Krishna v/s Robin Hood!

Let the distances of Krishna's three arrows from the centre of the target be the random variables $R_1,R_2,R_3$ . Then $R_1,R_2$ have the same distribution, with PDF $f(r)$ and CDF $F(r)$ given by $f(r) \; = \; 2r \hspace{1cm} F(r) \; = \; r^2 \hspace{2cm} 0 \le r \le 1$ while $R_3$ has PDF $g(r)$ and CDF $G(r)$ given by $g(r) \; =\; 4r - 4r^3 \hspace{1cm} G(r) \; = \; 1 - (1 - r^2)^2 \; = \; 2r^2 - r^4 \hspace{2cm} 0 \le r \le 1$ The distance of the middle of Krishna's arrows from the centre is the random variable $M$ which has PDF (we need to deal with whether the third arrow is the nearest, middle or furthest from the centre) $\begin{array}{rcl} f_M(r) & = & 2G(r) \times f(r) \times (1 - F(r)) + 2 F(r) \times g(r) \times (1 - F(r)) + 2 F(r) \times f(r) \times (1 - G(r)) \\ & = & 4r^3(1-r^2)(5 - 4r^2) \end{array}$ for $0 \le r \le 1$ . Krishna's point score is $W \; = \; \lfloor 100(1 - M^2) \rfloor$ and so we need to calculate $\mathbb{E}[W] \; = \; \int_0^1 \lfloor 100(1 - r^2) \rfloor \, f_M(r)\,dr$ A simplistic calculation shows that $\int_0^1 100(1-r^2)f_M(r)\,dr \; = \; \tfrac{170}{3} \; = \; 56\tfrac23$ This is, of course, greater than $\mathbb{E}[W]$ , which is in fact equal to $\sum_{j=-0}^{99} j \int_{\sqrt{1 -\frac{j+1}{100}}}^{\sqrt{1 - \frac{j}{100}}}\,f_M(r)\,dr \; = \; \frac{280833333}{5000000} \; = \; 56.1667$ Both of these values lie between $56$ and $57$ .

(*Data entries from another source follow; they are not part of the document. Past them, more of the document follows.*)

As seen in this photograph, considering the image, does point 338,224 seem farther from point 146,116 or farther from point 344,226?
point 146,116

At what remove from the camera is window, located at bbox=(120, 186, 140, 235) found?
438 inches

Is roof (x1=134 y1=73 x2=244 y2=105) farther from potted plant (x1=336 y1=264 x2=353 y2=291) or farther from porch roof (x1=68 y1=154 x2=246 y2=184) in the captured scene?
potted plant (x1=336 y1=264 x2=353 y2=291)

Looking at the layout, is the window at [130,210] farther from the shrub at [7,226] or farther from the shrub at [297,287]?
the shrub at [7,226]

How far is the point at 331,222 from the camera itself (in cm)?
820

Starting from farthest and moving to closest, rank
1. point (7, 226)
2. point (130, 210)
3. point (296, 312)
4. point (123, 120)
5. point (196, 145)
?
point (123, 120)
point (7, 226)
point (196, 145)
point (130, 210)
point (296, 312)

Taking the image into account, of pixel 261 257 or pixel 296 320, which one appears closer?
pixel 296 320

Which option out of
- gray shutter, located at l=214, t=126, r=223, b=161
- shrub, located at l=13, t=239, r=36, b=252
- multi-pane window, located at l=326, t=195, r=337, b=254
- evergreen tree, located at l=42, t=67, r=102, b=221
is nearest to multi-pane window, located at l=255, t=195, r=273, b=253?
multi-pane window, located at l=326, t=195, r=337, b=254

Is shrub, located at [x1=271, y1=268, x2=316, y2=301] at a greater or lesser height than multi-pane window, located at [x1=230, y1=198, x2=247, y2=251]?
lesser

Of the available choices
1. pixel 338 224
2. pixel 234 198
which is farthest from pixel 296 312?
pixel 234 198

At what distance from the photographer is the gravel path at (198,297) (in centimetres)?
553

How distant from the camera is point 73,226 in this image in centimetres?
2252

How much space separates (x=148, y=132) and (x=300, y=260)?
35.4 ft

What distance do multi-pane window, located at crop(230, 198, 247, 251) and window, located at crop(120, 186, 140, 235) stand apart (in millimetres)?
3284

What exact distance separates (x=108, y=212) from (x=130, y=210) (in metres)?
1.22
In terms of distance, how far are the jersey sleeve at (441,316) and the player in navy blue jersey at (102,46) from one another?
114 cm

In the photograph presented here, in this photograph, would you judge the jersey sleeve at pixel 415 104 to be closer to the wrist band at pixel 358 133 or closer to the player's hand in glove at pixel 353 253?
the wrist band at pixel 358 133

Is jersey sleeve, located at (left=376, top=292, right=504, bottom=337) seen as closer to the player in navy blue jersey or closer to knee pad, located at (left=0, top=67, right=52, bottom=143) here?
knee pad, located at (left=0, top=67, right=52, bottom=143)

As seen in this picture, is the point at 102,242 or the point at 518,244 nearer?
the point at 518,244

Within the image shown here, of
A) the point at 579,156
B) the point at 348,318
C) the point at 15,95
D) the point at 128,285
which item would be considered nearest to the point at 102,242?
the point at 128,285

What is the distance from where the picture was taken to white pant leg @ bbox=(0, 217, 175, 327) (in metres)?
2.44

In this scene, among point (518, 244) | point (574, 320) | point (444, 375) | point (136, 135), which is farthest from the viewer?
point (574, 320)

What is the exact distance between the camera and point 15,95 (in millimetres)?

Thus the largest integer score that Robin Hood can obtain, and still have Krishna expect to win, is $\boxed{56}$ . Of course, with a graphic like the one with the question (and according to the stories about Robin Hood's splitting arrows), Robin would be able to score a perfect, or near perfect, score, so Krishna would need to practise a lot more!